Детям стыдно ее слушать. Они — сентябрята, старшая дочь уже в комсомол вступила. А мать куда тянет? Я старался, чтобы о неурядицах наших никто не знал; что хорошего, если пойдут разговоры.
Я сообразил потребовать у тестя свою долю, сразу же записал на свое имя, а от него отделился. Меня уже никто не мог ничем попрекнуть. А было ведь всякое в первые годы. Оппозиционеры на нас клеветали, ты и сам знаешь. Потом провели национализацию. Началось массовое кооперирование деревни. Меня избрали председателем кооператива. Председателем! Я вроде бы им и не был. Разные инструктора таскались по селам, командовали: делай это, делай то. Надоело. Однажды не выдержал. Только что вернулся с Муранлийского поля, а инструктор тут как тут:
— Почему поле не засеял?
— Рано еще, — говорю.
— И вовсе не рано, — говорит. — Сей! План срывается.
— Ну что ж, знаю. Но земля вязкая.

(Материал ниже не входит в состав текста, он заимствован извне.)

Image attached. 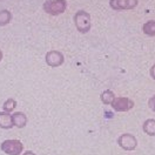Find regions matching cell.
I'll use <instances>...</instances> for the list:
<instances>
[{"label":"cell","mask_w":155,"mask_h":155,"mask_svg":"<svg viewBox=\"0 0 155 155\" xmlns=\"http://www.w3.org/2000/svg\"><path fill=\"white\" fill-rule=\"evenodd\" d=\"M66 7H67L66 0H47L42 5L44 11L52 15H58L64 13Z\"/></svg>","instance_id":"obj_1"},{"label":"cell","mask_w":155,"mask_h":155,"mask_svg":"<svg viewBox=\"0 0 155 155\" xmlns=\"http://www.w3.org/2000/svg\"><path fill=\"white\" fill-rule=\"evenodd\" d=\"M74 22L77 28L81 33H87L91 28V17L87 12L85 11H79L74 15Z\"/></svg>","instance_id":"obj_2"},{"label":"cell","mask_w":155,"mask_h":155,"mask_svg":"<svg viewBox=\"0 0 155 155\" xmlns=\"http://www.w3.org/2000/svg\"><path fill=\"white\" fill-rule=\"evenodd\" d=\"M117 145L120 146L125 150H134L137 146V140L134 135L132 134H122L117 139Z\"/></svg>","instance_id":"obj_3"},{"label":"cell","mask_w":155,"mask_h":155,"mask_svg":"<svg viewBox=\"0 0 155 155\" xmlns=\"http://www.w3.org/2000/svg\"><path fill=\"white\" fill-rule=\"evenodd\" d=\"M112 106L116 112H127L130 108H133L134 102L128 97H117L113 101Z\"/></svg>","instance_id":"obj_4"},{"label":"cell","mask_w":155,"mask_h":155,"mask_svg":"<svg viewBox=\"0 0 155 155\" xmlns=\"http://www.w3.org/2000/svg\"><path fill=\"white\" fill-rule=\"evenodd\" d=\"M46 61L49 66H60L62 62H64V55L60 53V52H57V51H52V52H48L47 55H46Z\"/></svg>","instance_id":"obj_5"},{"label":"cell","mask_w":155,"mask_h":155,"mask_svg":"<svg viewBox=\"0 0 155 155\" xmlns=\"http://www.w3.org/2000/svg\"><path fill=\"white\" fill-rule=\"evenodd\" d=\"M110 6L115 10L132 8L136 6V0H110Z\"/></svg>","instance_id":"obj_6"},{"label":"cell","mask_w":155,"mask_h":155,"mask_svg":"<svg viewBox=\"0 0 155 155\" xmlns=\"http://www.w3.org/2000/svg\"><path fill=\"white\" fill-rule=\"evenodd\" d=\"M2 149L12 155H17L21 150V145L18 141H7L2 145Z\"/></svg>","instance_id":"obj_7"},{"label":"cell","mask_w":155,"mask_h":155,"mask_svg":"<svg viewBox=\"0 0 155 155\" xmlns=\"http://www.w3.org/2000/svg\"><path fill=\"white\" fill-rule=\"evenodd\" d=\"M142 129L149 136H155V119H148L143 122Z\"/></svg>","instance_id":"obj_8"},{"label":"cell","mask_w":155,"mask_h":155,"mask_svg":"<svg viewBox=\"0 0 155 155\" xmlns=\"http://www.w3.org/2000/svg\"><path fill=\"white\" fill-rule=\"evenodd\" d=\"M13 124V117L10 116V114H7L6 112L0 113V126L2 128H10Z\"/></svg>","instance_id":"obj_9"},{"label":"cell","mask_w":155,"mask_h":155,"mask_svg":"<svg viewBox=\"0 0 155 155\" xmlns=\"http://www.w3.org/2000/svg\"><path fill=\"white\" fill-rule=\"evenodd\" d=\"M12 19V13L7 10L0 11V26L7 25Z\"/></svg>","instance_id":"obj_10"},{"label":"cell","mask_w":155,"mask_h":155,"mask_svg":"<svg viewBox=\"0 0 155 155\" xmlns=\"http://www.w3.org/2000/svg\"><path fill=\"white\" fill-rule=\"evenodd\" d=\"M115 100V97L113 94V92L110 91H105L102 94H101V101L106 105H109V104H113V101Z\"/></svg>","instance_id":"obj_11"},{"label":"cell","mask_w":155,"mask_h":155,"mask_svg":"<svg viewBox=\"0 0 155 155\" xmlns=\"http://www.w3.org/2000/svg\"><path fill=\"white\" fill-rule=\"evenodd\" d=\"M12 117H13V124L17 125V126L22 127L26 124V117L22 113H15Z\"/></svg>","instance_id":"obj_12"},{"label":"cell","mask_w":155,"mask_h":155,"mask_svg":"<svg viewBox=\"0 0 155 155\" xmlns=\"http://www.w3.org/2000/svg\"><path fill=\"white\" fill-rule=\"evenodd\" d=\"M142 29L147 35H155V21H148Z\"/></svg>","instance_id":"obj_13"},{"label":"cell","mask_w":155,"mask_h":155,"mask_svg":"<svg viewBox=\"0 0 155 155\" xmlns=\"http://www.w3.org/2000/svg\"><path fill=\"white\" fill-rule=\"evenodd\" d=\"M15 105H17V104H15V101H14L13 99H8V100L4 104V109H5L6 112H11V110L15 107Z\"/></svg>","instance_id":"obj_14"},{"label":"cell","mask_w":155,"mask_h":155,"mask_svg":"<svg viewBox=\"0 0 155 155\" xmlns=\"http://www.w3.org/2000/svg\"><path fill=\"white\" fill-rule=\"evenodd\" d=\"M148 106H149V108H150L153 112H155V95L149 99V101H148Z\"/></svg>","instance_id":"obj_15"},{"label":"cell","mask_w":155,"mask_h":155,"mask_svg":"<svg viewBox=\"0 0 155 155\" xmlns=\"http://www.w3.org/2000/svg\"><path fill=\"white\" fill-rule=\"evenodd\" d=\"M150 75H152V78H153V79H155V65L150 68Z\"/></svg>","instance_id":"obj_16"},{"label":"cell","mask_w":155,"mask_h":155,"mask_svg":"<svg viewBox=\"0 0 155 155\" xmlns=\"http://www.w3.org/2000/svg\"><path fill=\"white\" fill-rule=\"evenodd\" d=\"M1 58H2V53H1V51H0V60H1Z\"/></svg>","instance_id":"obj_17"},{"label":"cell","mask_w":155,"mask_h":155,"mask_svg":"<svg viewBox=\"0 0 155 155\" xmlns=\"http://www.w3.org/2000/svg\"><path fill=\"white\" fill-rule=\"evenodd\" d=\"M26 155H33V154H32V153H27Z\"/></svg>","instance_id":"obj_18"}]
</instances>
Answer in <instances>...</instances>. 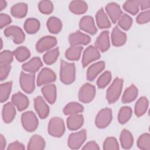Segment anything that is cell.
<instances>
[{
    "label": "cell",
    "mask_w": 150,
    "mask_h": 150,
    "mask_svg": "<svg viewBox=\"0 0 150 150\" xmlns=\"http://www.w3.org/2000/svg\"><path fill=\"white\" fill-rule=\"evenodd\" d=\"M21 122L24 129L28 132H33L38 126V119L33 111H28L21 115Z\"/></svg>",
    "instance_id": "obj_3"
},
{
    "label": "cell",
    "mask_w": 150,
    "mask_h": 150,
    "mask_svg": "<svg viewBox=\"0 0 150 150\" xmlns=\"http://www.w3.org/2000/svg\"><path fill=\"white\" fill-rule=\"evenodd\" d=\"M69 8L72 13L76 15H81L87 11L88 6L87 3L83 1L76 0L70 3Z\"/></svg>",
    "instance_id": "obj_26"
},
{
    "label": "cell",
    "mask_w": 150,
    "mask_h": 150,
    "mask_svg": "<svg viewBox=\"0 0 150 150\" xmlns=\"http://www.w3.org/2000/svg\"><path fill=\"white\" fill-rule=\"evenodd\" d=\"M100 57V53L98 49L94 46H89L87 47L82 57V65L83 66L86 67L90 63L98 60Z\"/></svg>",
    "instance_id": "obj_11"
},
{
    "label": "cell",
    "mask_w": 150,
    "mask_h": 150,
    "mask_svg": "<svg viewBox=\"0 0 150 150\" xmlns=\"http://www.w3.org/2000/svg\"><path fill=\"white\" fill-rule=\"evenodd\" d=\"M35 73H26L22 71L20 76V85L22 89L26 93H32L35 88Z\"/></svg>",
    "instance_id": "obj_5"
},
{
    "label": "cell",
    "mask_w": 150,
    "mask_h": 150,
    "mask_svg": "<svg viewBox=\"0 0 150 150\" xmlns=\"http://www.w3.org/2000/svg\"><path fill=\"white\" fill-rule=\"evenodd\" d=\"M83 116L79 114L70 115L67 119V126L71 131L79 129L83 125Z\"/></svg>",
    "instance_id": "obj_21"
},
{
    "label": "cell",
    "mask_w": 150,
    "mask_h": 150,
    "mask_svg": "<svg viewBox=\"0 0 150 150\" xmlns=\"http://www.w3.org/2000/svg\"><path fill=\"white\" fill-rule=\"evenodd\" d=\"M57 45V39L52 36H46L40 39L36 45V49L38 52L42 53L48 50Z\"/></svg>",
    "instance_id": "obj_12"
},
{
    "label": "cell",
    "mask_w": 150,
    "mask_h": 150,
    "mask_svg": "<svg viewBox=\"0 0 150 150\" xmlns=\"http://www.w3.org/2000/svg\"><path fill=\"white\" fill-rule=\"evenodd\" d=\"M15 114L16 110L13 103L8 102L4 105L2 116L3 121L5 123H10L12 122L15 117Z\"/></svg>",
    "instance_id": "obj_23"
},
{
    "label": "cell",
    "mask_w": 150,
    "mask_h": 150,
    "mask_svg": "<svg viewBox=\"0 0 150 150\" xmlns=\"http://www.w3.org/2000/svg\"><path fill=\"white\" fill-rule=\"evenodd\" d=\"M28 5L24 2L17 3L11 9V13L12 15L17 18H24L27 13Z\"/></svg>",
    "instance_id": "obj_28"
},
{
    "label": "cell",
    "mask_w": 150,
    "mask_h": 150,
    "mask_svg": "<svg viewBox=\"0 0 150 150\" xmlns=\"http://www.w3.org/2000/svg\"><path fill=\"white\" fill-rule=\"evenodd\" d=\"M35 109L40 118H46L49 114V107L41 96H38L34 98Z\"/></svg>",
    "instance_id": "obj_14"
},
{
    "label": "cell",
    "mask_w": 150,
    "mask_h": 150,
    "mask_svg": "<svg viewBox=\"0 0 150 150\" xmlns=\"http://www.w3.org/2000/svg\"><path fill=\"white\" fill-rule=\"evenodd\" d=\"M79 27L83 31L91 35H94L97 32L94 19L90 16L87 15L82 17L79 22Z\"/></svg>",
    "instance_id": "obj_15"
},
{
    "label": "cell",
    "mask_w": 150,
    "mask_h": 150,
    "mask_svg": "<svg viewBox=\"0 0 150 150\" xmlns=\"http://www.w3.org/2000/svg\"><path fill=\"white\" fill-rule=\"evenodd\" d=\"M84 110L83 106L79 103L71 102L67 104L63 108V113L65 115H73L79 114Z\"/></svg>",
    "instance_id": "obj_34"
},
{
    "label": "cell",
    "mask_w": 150,
    "mask_h": 150,
    "mask_svg": "<svg viewBox=\"0 0 150 150\" xmlns=\"http://www.w3.org/2000/svg\"><path fill=\"white\" fill-rule=\"evenodd\" d=\"M91 41L90 37L79 30L71 33L69 36V42L71 46L86 45Z\"/></svg>",
    "instance_id": "obj_13"
},
{
    "label": "cell",
    "mask_w": 150,
    "mask_h": 150,
    "mask_svg": "<svg viewBox=\"0 0 150 150\" xmlns=\"http://www.w3.org/2000/svg\"><path fill=\"white\" fill-rule=\"evenodd\" d=\"M38 7L40 12L46 15L50 14L53 10V5L52 2L47 0L40 1L38 4Z\"/></svg>",
    "instance_id": "obj_44"
},
{
    "label": "cell",
    "mask_w": 150,
    "mask_h": 150,
    "mask_svg": "<svg viewBox=\"0 0 150 150\" xmlns=\"http://www.w3.org/2000/svg\"><path fill=\"white\" fill-rule=\"evenodd\" d=\"M7 149L8 150H15V149L23 150L25 149V146L22 143L18 141H15L13 142H12L8 145Z\"/></svg>",
    "instance_id": "obj_50"
},
{
    "label": "cell",
    "mask_w": 150,
    "mask_h": 150,
    "mask_svg": "<svg viewBox=\"0 0 150 150\" xmlns=\"http://www.w3.org/2000/svg\"><path fill=\"white\" fill-rule=\"evenodd\" d=\"M103 149L105 150H118L120 148L117 139L114 137H110L105 139L103 144Z\"/></svg>",
    "instance_id": "obj_45"
},
{
    "label": "cell",
    "mask_w": 150,
    "mask_h": 150,
    "mask_svg": "<svg viewBox=\"0 0 150 150\" xmlns=\"http://www.w3.org/2000/svg\"><path fill=\"white\" fill-rule=\"evenodd\" d=\"M60 77L61 81L65 84H70L73 83L76 78L74 64L62 60L60 62Z\"/></svg>",
    "instance_id": "obj_1"
},
{
    "label": "cell",
    "mask_w": 150,
    "mask_h": 150,
    "mask_svg": "<svg viewBox=\"0 0 150 150\" xmlns=\"http://www.w3.org/2000/svg\"><path fill=\"white\" fill-rule=\"evenodd\" d=\"M112 111L108 108L101 110L96 117L95 123L98 128H104L107 127L112 120Z\"/></svg>",
    "instance_id": "obj_8"
},
{
    "label": "cell",
    "mask_w": 150,
    "mask_h": 150,
    "mask_svg": "<svg viewBox=\"0 0 150 150\" xmlns=\"http://www.w3.org/2000/svg\"><path fill=\"white\" fill-rule=\"evenodd\" d=\"M82 149L86 150H98L100 149V148L95 141H90L87 142Z\"/></svg>",
    "instance_id": "obj_51"
},
{
    "label": "cell",
    "mask_w": 150,
    "mask_h": 150,
    "mask_svg": "<svg viewBox=\"0 0 150 150\" xmlns=\"http://www.w3.org/2000/svg\"><path fill=\"white\" fill-rule=\"evenodd\" d=\"M12 22L11 17L6 13H1L0 15V28L2 29L4 27L11 23Z\"/></svg>",
    "instance_id": "obj_49"
},
{
    "label": "cell",
    "mask_w": 150,
    "mask_h": 150,
    "mask_svg": "<svg viewBox=\"0 0 150 150\" xmlns=\"http://www.w3.org/2000/svg\"><path fill=\"white\" fill-rule=\"evenodd\" d=\"M82 50L81 46H71L66 51L65 56L69 60H77L80 59Z\"/></svg>",
    "instance_id": "obj_35"
},
{
    "label": "cell",
    "mask_w": 150,
    "mask_h": 150,
    "mask_svg": "<svg viewBox=\"0 0 150 150\" xmlns=\"http://www.w3.org/2000/svg\"><path fill=\"white\" fill-rule=\"evenodd\" d=\"M132 113V109L129 107L125 106L121 108L118 114V122L121 124L126 123L131 117Z\"/></svg>",
    "instance_id": "obj_38"
},
{
    "label": "cell",
    "mask_w": 150,
    "mask_h": 150,
    "mask_svg": "<svg viewBox=\"0 0 150 150\" xmlns=\"http://www.w3.org/2000/svg\"><path fill=\"white\" fill-rule=\"evenodd\" d=\"M41 91L47 100L50 104H53L56 100V87L53 84H48L44 85L42 88Z\"/></svg>",
    "instance_id": "obj_20"
},
{
    "label": "cell",
    "mask_w": 150,
    "mask_h": 150,
    "mask_svg": "<svg viewBox=\"0 0 150 150\" xmlns=\"http://www.w3.org/2000/svg\"><path fill=\"white\" fill-rule=\"evenodd\" d=\"M105 68V63L103 61L96 62L91 64L87 71V79L89 81L93 80L97 75Z\"/></svg>",
    "instance_id": "obj_22"
},
{
    "label": "cell",
    "mask_w": 150,
    "mask_h": 150,
    "mask_svg": "<svg viewBox=\"0 0 150 150\" xmlns=\"http://www.w3.org/2000/svg\"><path fill=\"white\" fill-rule=\"evenodd\" d=\"M12 103L15 105L19 111L27 108L29 101L28 97L21 92H18L12 96Z\"/></svg>",
    "instance_id": "obj_16"
},
{
    "label": "cell",
    "mask_w": 150,
    "mask_h": 150,
    "mask_svg": "<svg viewBox=\"0 0 150 150\" xmlns=\"http://www.w3.org/2000/svg\"><path fill=\"white\" fill-rule=\"evenodd\" d=\"M12 83L8 81L2 83L0 86V100L4 103L8 100L12 90Z\"/></svg>",
    "instance_id": "obj_39"
},
{
    "label": "cell",
    "mask_w": 150,
    "mask_h": 150,
    "mask_svg": "<svg viewBox=\"0 0 150 150\" xmlns=\"http://www.w3.org/2000/svg\"><path fill=\"white\" fill-rule=\"evenodd\" d=\"M56 79V76L54 71L49 68L45 67L39 72L37 78V85L41 86L50 84L54 81Z\"/></svg>",
    "instance_id": "obj_10"
},
{
    "label": "cell",
    "mask_w": 150,
    "mask_h": 150,
    "mask_svg": "<svg viewBox=\"0 0 150 150\" xmlns=\"http://www.w3.org/2000/svg\"><path fill=\"white\" fill-rule=\"evenodd\" d=\"M44 139L39 135H34L30 138L28 144L29 150H42L45 148Z\"/></svg>",
    "instance_id": "obj_25"
},
{
    "label": "cell",
    "mask_w": 150,
    "mask_h": 150,
    "mask_svg": "<svg viewBox=\"0 0 150 150\" xmlns=\"http://www.w3.org/2000/svg\"><path fill=\"white\" fill-rule=\"evenodd\" d=\"M46 25L49 31L52 33H58L62 28L61 21L55 16L50 17L47 21Z\"/></svg>",
    "instance_id": "obj_32"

Всходы не пробьются.
— А это меня не интересует, — говорит.
— Ах, так! — хватаюсь за стул. Я, конечно, выкинул этого хлюста, вдогонку швырнул его портфель: проваливай…
— Я тебе покажу, — пугал, — увидишь!
Отделался выговором. Зачем я тебе рассказываю? Чтобы ты знал, как было. Теперь разве ж так! Есть у тебя план, а ты, принимая решения, сообразуй их с местными условиями. Свободно действуй. А тогда по учебнику: раз, два…
Вот и бегал я тогда с поля на поле. Люди смотрят мне в глаза с надеждой. Сплю мало, в голове ничего, кроме кооперативных забот. И так с раннего утра до позднего вечера. В один дождливый день возвращаюсь с поля. Завернулся в бурку, а двуколка еле тащится. Дождь такой мелкий, противный — сеет и сеет. Еду. Разные думы одолевают. Миновал реку, поехал напрямик, чтобы укоротить дорогу. Догнал женщину. Спешит, вижу. Останавливаюсь.
— Садись!..
Она поколебалась, но села. Промокла до ниточки, зубы стучат. Задержалась, говорит, на овощном поле. В лице, вижу, что-то знакомое.
— Ты, — спрашиваю, — не Ангелинка ли?
— Я, дядя Костадин…
— Выросла как!
— Выросла… Уже несколько лет замужем.
— Вот как! За кем?
— За Петром… Папунче.
— Ты знаешь Папунче? Бывший батрак меховщика, такой верткий, непостоянный. Настоящий человек из него не вышел, стал мелким хитрецом. У него не было ни клочка земли, но в кооператив вступил. Потом спутался с оппозиционерами. Кучу неприятностей нам принес, но мы терпели.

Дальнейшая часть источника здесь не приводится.